The Adding Machine (1969)

The Adding MachineIt is always disappointing when a film you’ve longed to see turns out to be neither exceptional or awful. Were it the other case, in either direction, a reaction is achieved. This particular film simply left me.

The Adding Machine was high on my must-see list. It’s story of Mr. Zero, a life long accountant, replaced by an adding machine and driven to violence through frustration is a pertinent today as it was in 1932 when Elmer Rice wrote the play upon which this film is based. The stories weightier concepts begin when its main character is sentenced to death and awakes in a utopia known as The Elysian Fields. If this is heaven it is not what Mr. Zero expected. Told his soul is as useless here as his physical body was on Earth Mr. Zero continues to wonder just what life (and after-life) is all about.  These introspective concepts set against a dreamlike backdrop all make for an interesting premise ripe with potential. So why is this film not amazing? Why is it simply droll?

Perhaps, I put this film too high on my list. Perhaps hype overshadowed the small beauty of this film. However, on first viewing, Elmer Rice’s 1932 play does not transition well to the big screen. The visual possibilities of cinema seem hardly explored and most of the film feels shackled to the small scope settings of a theatrical production. Even if this play is more about big ideas and little care is spent on setting, the ideas, as presented by this cast do not spring to life. Even in a play that toys with ideas of banality and meaninglessness there needs to be more than a mere pulse.

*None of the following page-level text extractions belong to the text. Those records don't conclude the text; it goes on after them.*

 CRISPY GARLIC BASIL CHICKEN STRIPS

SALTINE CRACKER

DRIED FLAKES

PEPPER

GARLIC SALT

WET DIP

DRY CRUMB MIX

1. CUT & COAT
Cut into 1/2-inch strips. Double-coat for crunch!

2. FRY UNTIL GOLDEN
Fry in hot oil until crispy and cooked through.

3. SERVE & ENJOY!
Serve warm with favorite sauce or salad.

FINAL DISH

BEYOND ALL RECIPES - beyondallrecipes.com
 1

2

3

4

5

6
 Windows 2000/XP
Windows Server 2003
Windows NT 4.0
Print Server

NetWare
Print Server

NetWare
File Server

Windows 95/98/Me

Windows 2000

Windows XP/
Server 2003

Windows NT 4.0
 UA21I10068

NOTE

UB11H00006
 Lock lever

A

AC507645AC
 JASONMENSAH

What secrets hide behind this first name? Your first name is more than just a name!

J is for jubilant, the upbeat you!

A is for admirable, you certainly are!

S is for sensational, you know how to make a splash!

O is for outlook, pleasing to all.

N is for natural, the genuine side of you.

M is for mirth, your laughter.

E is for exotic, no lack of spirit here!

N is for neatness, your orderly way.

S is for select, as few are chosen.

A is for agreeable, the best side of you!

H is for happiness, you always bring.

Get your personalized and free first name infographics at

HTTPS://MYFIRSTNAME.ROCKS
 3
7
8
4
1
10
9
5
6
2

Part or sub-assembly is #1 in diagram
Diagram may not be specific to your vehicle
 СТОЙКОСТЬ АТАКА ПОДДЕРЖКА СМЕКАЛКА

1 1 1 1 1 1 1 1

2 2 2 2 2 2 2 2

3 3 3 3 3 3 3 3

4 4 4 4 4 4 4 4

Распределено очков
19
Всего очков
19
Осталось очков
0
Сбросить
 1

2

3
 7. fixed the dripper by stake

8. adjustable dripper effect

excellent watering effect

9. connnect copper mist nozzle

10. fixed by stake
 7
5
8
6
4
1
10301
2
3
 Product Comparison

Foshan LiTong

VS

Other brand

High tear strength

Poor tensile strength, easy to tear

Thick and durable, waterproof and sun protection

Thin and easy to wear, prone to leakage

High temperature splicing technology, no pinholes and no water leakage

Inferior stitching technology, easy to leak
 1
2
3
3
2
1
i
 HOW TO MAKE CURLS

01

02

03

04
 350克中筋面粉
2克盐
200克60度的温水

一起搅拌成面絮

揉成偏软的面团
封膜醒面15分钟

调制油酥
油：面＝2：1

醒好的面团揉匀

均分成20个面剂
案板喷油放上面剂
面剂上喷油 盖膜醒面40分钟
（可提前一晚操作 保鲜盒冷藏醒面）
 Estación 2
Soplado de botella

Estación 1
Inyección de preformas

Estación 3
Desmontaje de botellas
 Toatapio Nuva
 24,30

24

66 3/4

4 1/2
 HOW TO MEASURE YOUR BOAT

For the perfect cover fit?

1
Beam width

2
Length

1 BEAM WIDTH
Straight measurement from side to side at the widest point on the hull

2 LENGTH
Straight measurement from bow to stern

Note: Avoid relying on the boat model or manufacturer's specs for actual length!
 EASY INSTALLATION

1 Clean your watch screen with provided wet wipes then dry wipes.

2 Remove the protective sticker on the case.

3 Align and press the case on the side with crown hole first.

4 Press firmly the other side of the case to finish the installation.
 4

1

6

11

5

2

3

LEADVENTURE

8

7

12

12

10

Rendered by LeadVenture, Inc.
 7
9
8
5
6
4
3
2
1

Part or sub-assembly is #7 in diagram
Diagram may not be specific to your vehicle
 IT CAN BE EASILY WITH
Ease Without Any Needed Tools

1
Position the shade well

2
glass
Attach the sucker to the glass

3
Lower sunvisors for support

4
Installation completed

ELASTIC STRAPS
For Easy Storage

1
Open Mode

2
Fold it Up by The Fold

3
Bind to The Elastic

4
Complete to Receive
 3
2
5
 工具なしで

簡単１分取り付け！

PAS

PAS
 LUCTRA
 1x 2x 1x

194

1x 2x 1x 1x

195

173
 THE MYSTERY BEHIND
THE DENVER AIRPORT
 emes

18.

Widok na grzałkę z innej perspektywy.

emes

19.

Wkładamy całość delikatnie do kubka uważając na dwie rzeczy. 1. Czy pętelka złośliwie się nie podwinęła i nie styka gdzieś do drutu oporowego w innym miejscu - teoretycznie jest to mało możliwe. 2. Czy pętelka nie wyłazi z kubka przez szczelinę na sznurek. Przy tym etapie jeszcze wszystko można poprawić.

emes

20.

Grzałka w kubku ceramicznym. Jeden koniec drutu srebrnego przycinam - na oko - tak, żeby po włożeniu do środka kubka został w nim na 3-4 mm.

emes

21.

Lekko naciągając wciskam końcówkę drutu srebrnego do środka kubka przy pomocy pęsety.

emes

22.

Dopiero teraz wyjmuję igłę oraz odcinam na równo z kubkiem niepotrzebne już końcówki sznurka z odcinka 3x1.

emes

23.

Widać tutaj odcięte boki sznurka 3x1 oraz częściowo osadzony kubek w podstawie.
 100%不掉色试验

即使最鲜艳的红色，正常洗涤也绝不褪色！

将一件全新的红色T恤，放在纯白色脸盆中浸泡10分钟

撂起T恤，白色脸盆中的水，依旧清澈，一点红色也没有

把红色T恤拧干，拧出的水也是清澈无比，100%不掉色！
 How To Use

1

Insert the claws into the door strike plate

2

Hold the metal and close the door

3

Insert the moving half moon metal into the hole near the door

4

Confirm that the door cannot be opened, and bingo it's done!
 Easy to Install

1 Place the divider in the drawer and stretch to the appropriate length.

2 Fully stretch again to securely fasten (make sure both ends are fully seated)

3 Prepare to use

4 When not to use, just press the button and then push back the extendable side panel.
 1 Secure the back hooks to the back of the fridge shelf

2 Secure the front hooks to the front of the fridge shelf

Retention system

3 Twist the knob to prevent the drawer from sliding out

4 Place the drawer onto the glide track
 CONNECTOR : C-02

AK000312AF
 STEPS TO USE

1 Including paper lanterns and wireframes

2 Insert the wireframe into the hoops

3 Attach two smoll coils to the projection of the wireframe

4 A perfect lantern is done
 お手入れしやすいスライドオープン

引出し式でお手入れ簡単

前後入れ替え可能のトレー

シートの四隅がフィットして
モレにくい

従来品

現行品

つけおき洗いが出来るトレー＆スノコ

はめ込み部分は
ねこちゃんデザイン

And yet, having written all of this I don’t feel I’ve given the film as fare a shake as it deserves. Scenes and concepts from this film linger in my mind. While I’m well past enjoying the film, I’m not quite done thinking about it. Like Mr. Zero’s confusion over what he find in The Elysian Fields, I too may simply have found something I did not expect to find. Surely, I will have to revisit The Adding Machine another day.